Exercise directions: Directions for the data below: repeat exactly the lines from the one with "VERBATIM External Slimline" through the one with "Adidas Adizero XCS", both included, and omit all pictures.
[[ Provided information, beginning ]]
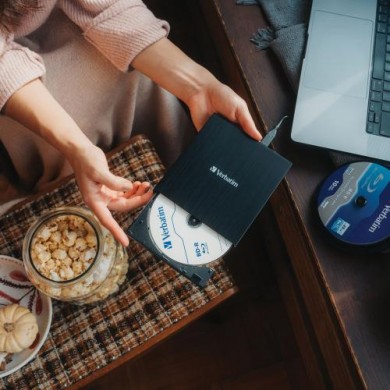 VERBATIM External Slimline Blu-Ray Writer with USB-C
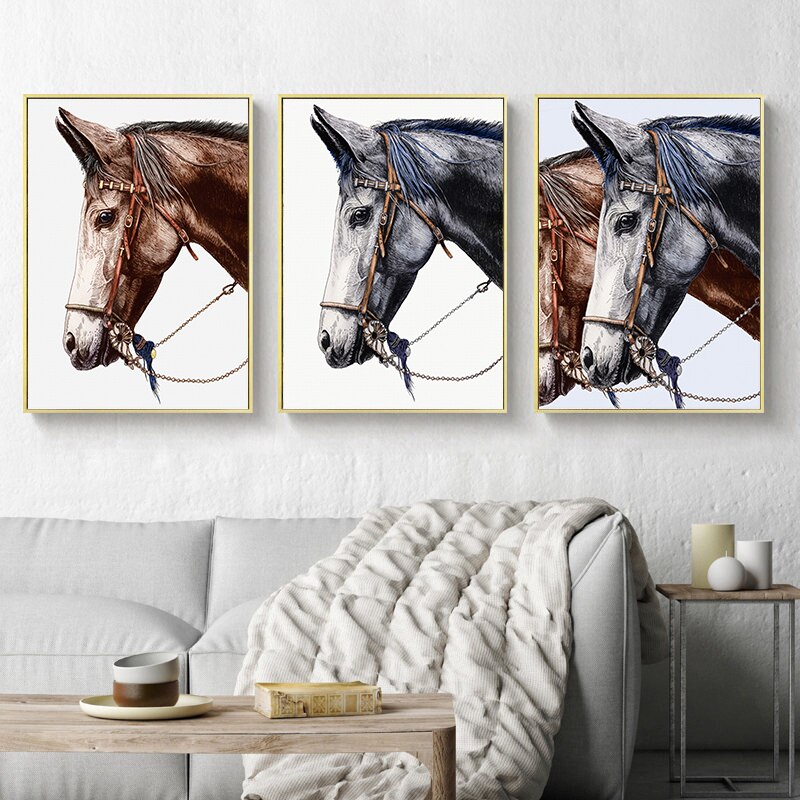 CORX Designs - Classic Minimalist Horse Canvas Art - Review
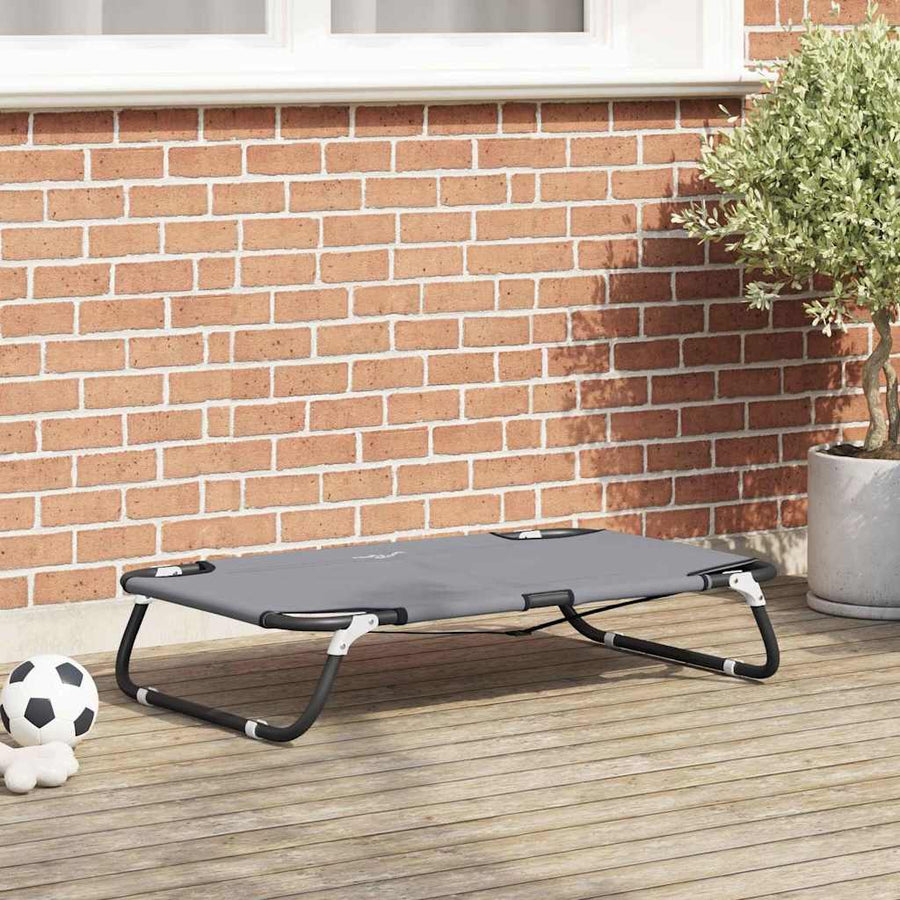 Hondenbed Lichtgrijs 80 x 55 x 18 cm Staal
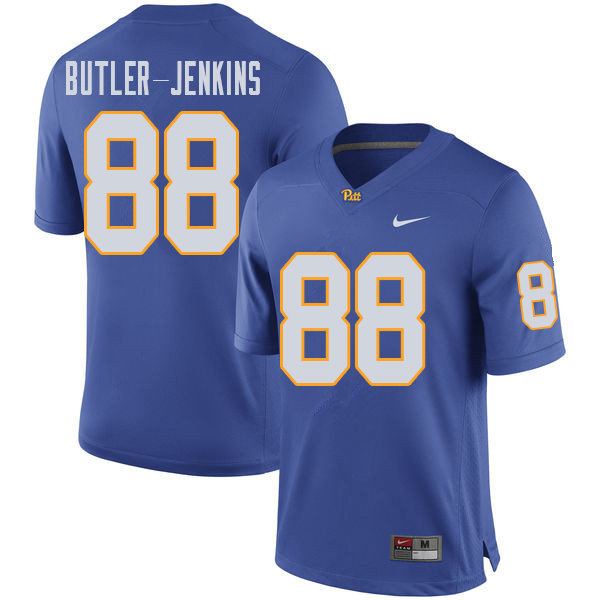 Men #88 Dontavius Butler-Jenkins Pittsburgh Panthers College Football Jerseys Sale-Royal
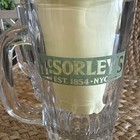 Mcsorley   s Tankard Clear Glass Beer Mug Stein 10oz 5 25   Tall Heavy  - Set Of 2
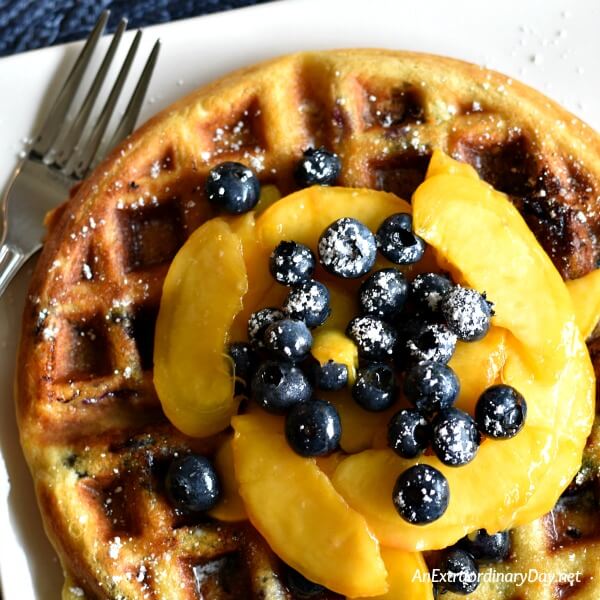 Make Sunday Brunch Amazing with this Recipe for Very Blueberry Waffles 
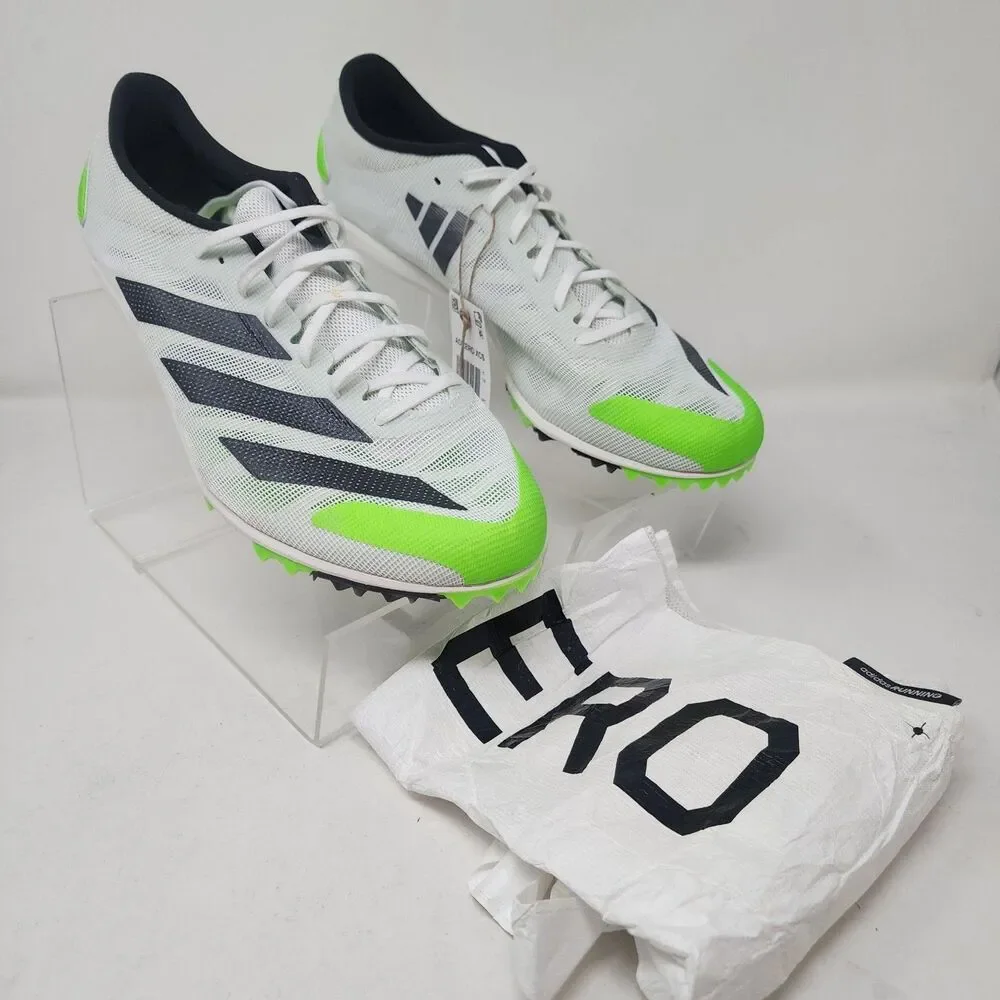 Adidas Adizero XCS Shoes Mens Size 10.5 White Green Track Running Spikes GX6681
[[ Provided information, end ]]
[[ Provided information, beginning ]]
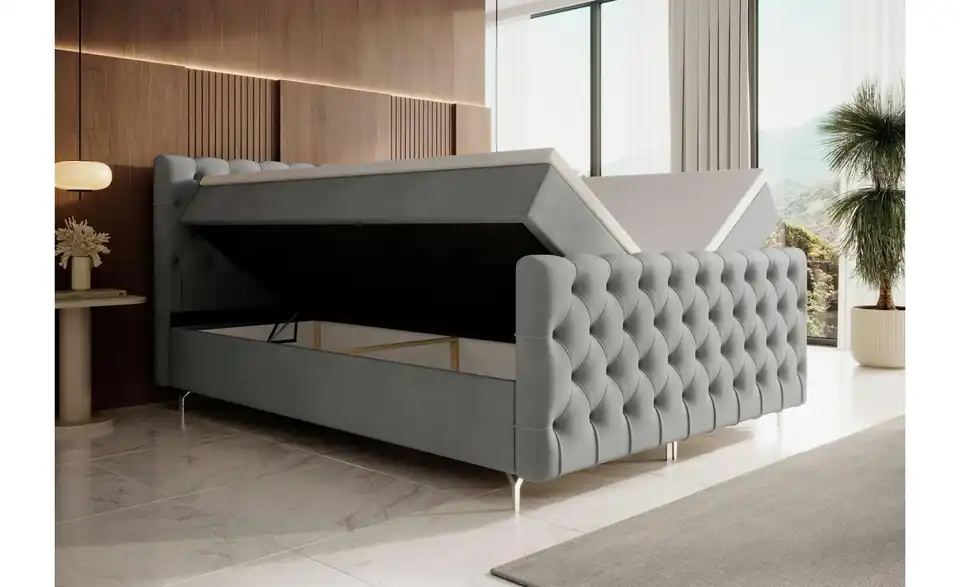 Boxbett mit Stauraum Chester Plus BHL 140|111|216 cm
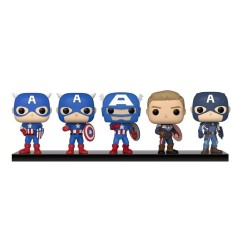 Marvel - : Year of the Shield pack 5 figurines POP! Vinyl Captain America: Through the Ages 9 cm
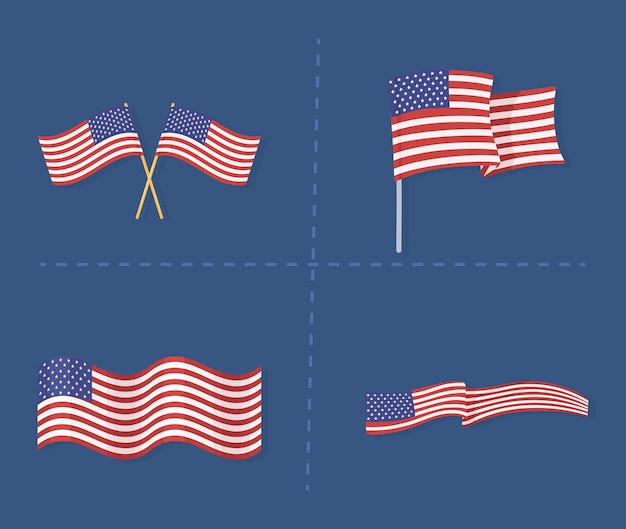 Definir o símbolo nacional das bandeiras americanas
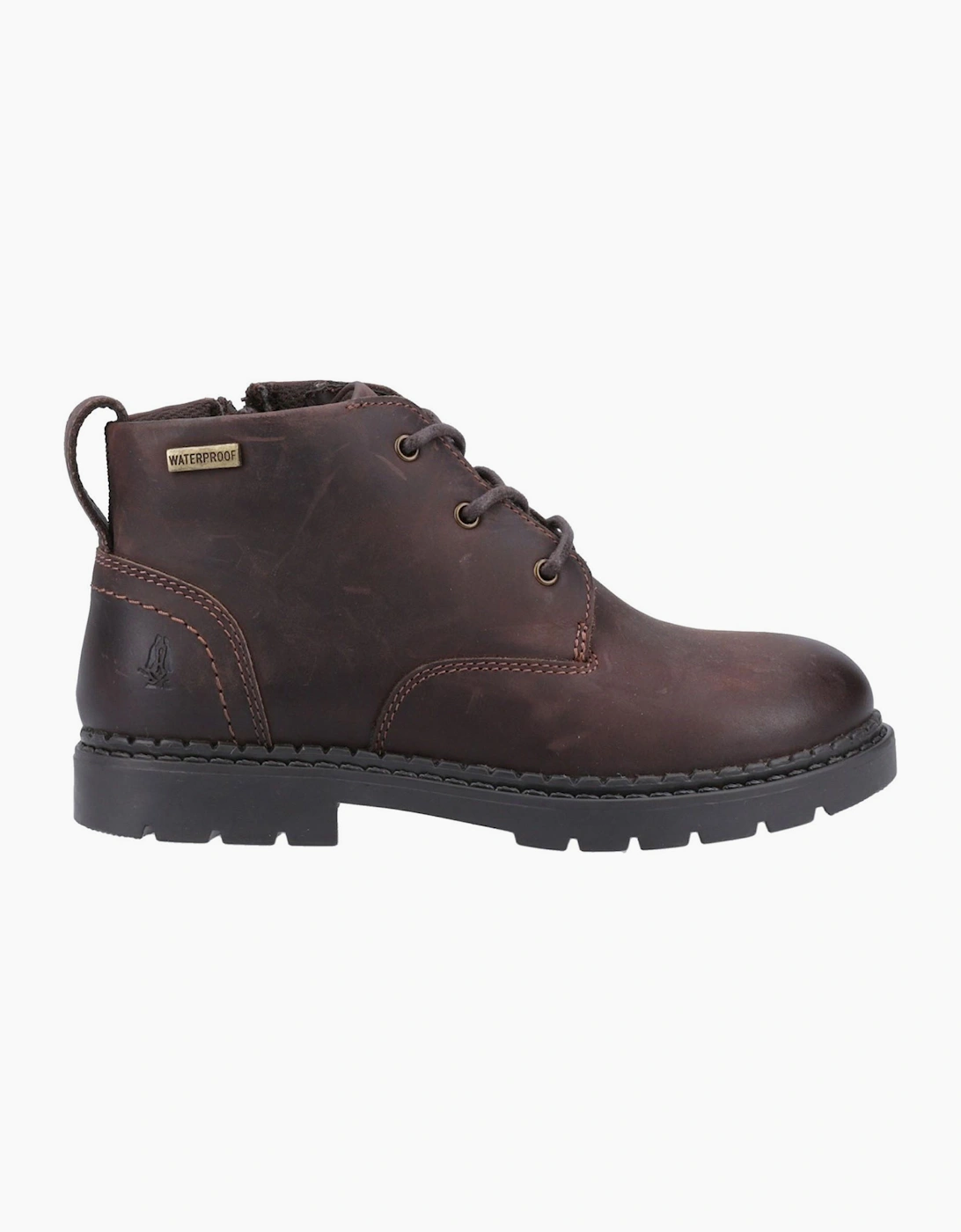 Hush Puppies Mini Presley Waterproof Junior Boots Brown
[[ Provided information, end ]]
Result:
 VERBATIM External Slimline Blu-Ray Writer with USB-C
 CORX Designs - Classic Minimalist Horse Canvas Art - Review
 Hondenbed Lichtgrijs 80 x 55 x 18 cm Staal
 Men #88 Dontavius Butler-Jenkins Pittsburgh Panthers College Football Jerseys Sale-Royal
 Mcsorley   s Tankard Clear Glass Beer Mug Stein 10oz 5 25   Tall Heavy  - Set Of 2
 Make Sunday Brunch Amazing with this Recipe for Very Blueberry Waffles 
 Adidas Adizero XCS Shoes Mens Size 10.5 White Green Track Running Spikes GX6681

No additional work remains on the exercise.